While Guatemala has long been known for its brutal civil war, high rates of gang violence, and widespread sexual violence against women, in recent years, institutions such as international NGOs, the Guatemalan government, and Guatemalan non- profits have moved towards addressing rape and other forms of violence against women. Though progress has been made, activists say that the sexual violence crisis is far from over.

The Guatemalan government estimates that 77 out of 100,000 Guatemalan residents have been raped, but organizations say that figure is far higher. Only two percent of cases are brought to trial, and eight of every ten women who attempt to prosecute their assaulter drop charges. Some argue that the level of violence is similar to levels during the civil war, which lasted from 1960 to 1996. Roselyn Costantino, a professor of violence against women in Latin America at Pennsylvania State University, stated that "The country is out of control right now with [drug] trafficking and violence, and women are often the innocent ones caught in between.” (The Christian Science Monitor).

Doctors Without Borders recently opened its only mission in Latin America in Guatemala City, where it treats survivors of sexual assault. National NGOS like Fundación Sobrevivientes help survivors prosecute their crimes through  the Guatemalan legal system.

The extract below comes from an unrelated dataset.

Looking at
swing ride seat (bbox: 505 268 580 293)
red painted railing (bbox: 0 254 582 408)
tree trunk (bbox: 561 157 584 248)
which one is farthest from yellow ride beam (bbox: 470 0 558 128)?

In 2008, the Guatemalan government, facing charges of granting virtual impunity to assaulters, passed a femicide law and in 2009 created a new presidential office to aid in the legislation’s implementation. The new law went into effect in early November 2009, and so far more than 30 cases are being prosecuted.

Norma Cruz, director of Fundación Sobrevivientes, believes that "The law is important, but we have a system in which 98 percent of crimes are not even brought to trial. Even fewer are convicted. For a woman to press for her crime to be prosecuted takes a lot of courage” (The Christian Science Monitor).

Compiled from: Ezra Fieser, “Guatemala Slowly Confronts Widespread Rape of Women,” The Christian Science Monitor (20 November 2009).